J. Heyrovský Institute of Physical Chemistry of the Czech Academy of Sciences, Dolejškova 3, 182 23 Prague, Czech Republic.
Faculty of Mathematics and Physics, Charles University, Ke Karlovu, 2027/3, 121 16 Prague, Czech Republic.
Anal Chem. 2023 Jun 13;95(23):8807-8815. doi: 10.1021/acs.analchem.2c05692. Epub 2023 May 6.

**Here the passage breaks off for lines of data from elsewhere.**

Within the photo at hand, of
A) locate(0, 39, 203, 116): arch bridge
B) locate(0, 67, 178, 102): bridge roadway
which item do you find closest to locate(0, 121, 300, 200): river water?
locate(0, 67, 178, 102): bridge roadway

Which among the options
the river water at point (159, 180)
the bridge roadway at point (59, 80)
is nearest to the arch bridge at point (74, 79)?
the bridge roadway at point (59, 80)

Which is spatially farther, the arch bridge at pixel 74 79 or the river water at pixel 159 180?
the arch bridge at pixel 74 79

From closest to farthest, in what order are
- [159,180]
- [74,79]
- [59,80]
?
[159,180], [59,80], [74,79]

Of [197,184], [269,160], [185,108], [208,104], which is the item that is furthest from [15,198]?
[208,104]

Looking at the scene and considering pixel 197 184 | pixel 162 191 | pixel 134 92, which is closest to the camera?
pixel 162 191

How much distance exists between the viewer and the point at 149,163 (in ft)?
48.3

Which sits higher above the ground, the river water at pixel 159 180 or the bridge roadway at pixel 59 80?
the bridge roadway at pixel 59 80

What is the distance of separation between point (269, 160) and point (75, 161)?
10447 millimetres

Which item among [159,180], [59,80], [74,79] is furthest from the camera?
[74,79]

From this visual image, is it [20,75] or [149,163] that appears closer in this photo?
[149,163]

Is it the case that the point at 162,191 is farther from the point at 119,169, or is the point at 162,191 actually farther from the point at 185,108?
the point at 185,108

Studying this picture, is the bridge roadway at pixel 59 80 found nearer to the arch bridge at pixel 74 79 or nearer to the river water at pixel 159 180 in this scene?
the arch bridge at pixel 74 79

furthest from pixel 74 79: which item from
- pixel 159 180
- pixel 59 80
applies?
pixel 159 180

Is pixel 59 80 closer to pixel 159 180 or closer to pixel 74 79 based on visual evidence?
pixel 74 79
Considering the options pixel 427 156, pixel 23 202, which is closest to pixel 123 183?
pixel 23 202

Several peripheral membrane proteins are known to form membrane pores through multimerization. In many cases, in biochemical reconstitution experiments, a complex distribution of oligomeric states has been observed that may, in part, be irrelevant to their physiological functions. This phenomenon makes it difficult to identify the functional oligomeric states of membrane lipid interacting proteins, for example, during the formation of transient membrane pores. Using fibroblast growth factor 2 (FGF2) as an example, we present a methodology applicable to giant lipid vesicles by which functional oligomers can be distinguished from nonspecifically aggregated proteins without functionality. Two distinct populations of fibroblast growth factor 2 were identified with (i) dimers to hexamers and (ii) a broad population of higher oligomeric states of membrane-associated FGF2 oligomers significantly distorting the original unfiltered histogram of all detectable oligomeric species of FGF2. The presented statistical approach is relevant for various techniques for characterizing membrane-dependent protein oligomerization.
已知几种外周膜蛋白通过多聚化形成膜孔。在许多情况下,在生化重建实验中,观察到了复杂的寡聚状态分布,其中一部分可能与它们的生理功能无关。这种现象使得难以确定膜脂相互作用蛋白的功能寡聚状态,例如,在形成瞬时膜孔期间。本文以成纤维细胞生长因子 2(FGF2)为例,提出了一种适用于巨大脂质体的方法,通过该方法可以将功能性寡聚体与无功能的非特异性聚集蛋白区分开来。鉴定出两种不同的成纤维细胞生长因子 2 群体:(i)二聚体至六聚体,和(ii)与膜相关的成纤维细胞生长因子 2 寡聚体的宽分布的更高寡聚状态,显著扭曲了 FGF2 所有可检测寡聚体种类的原始未过滤直方图。所提出的统计方法与用于表征膜依赖性蛋白质寡聚化的各种技术相关。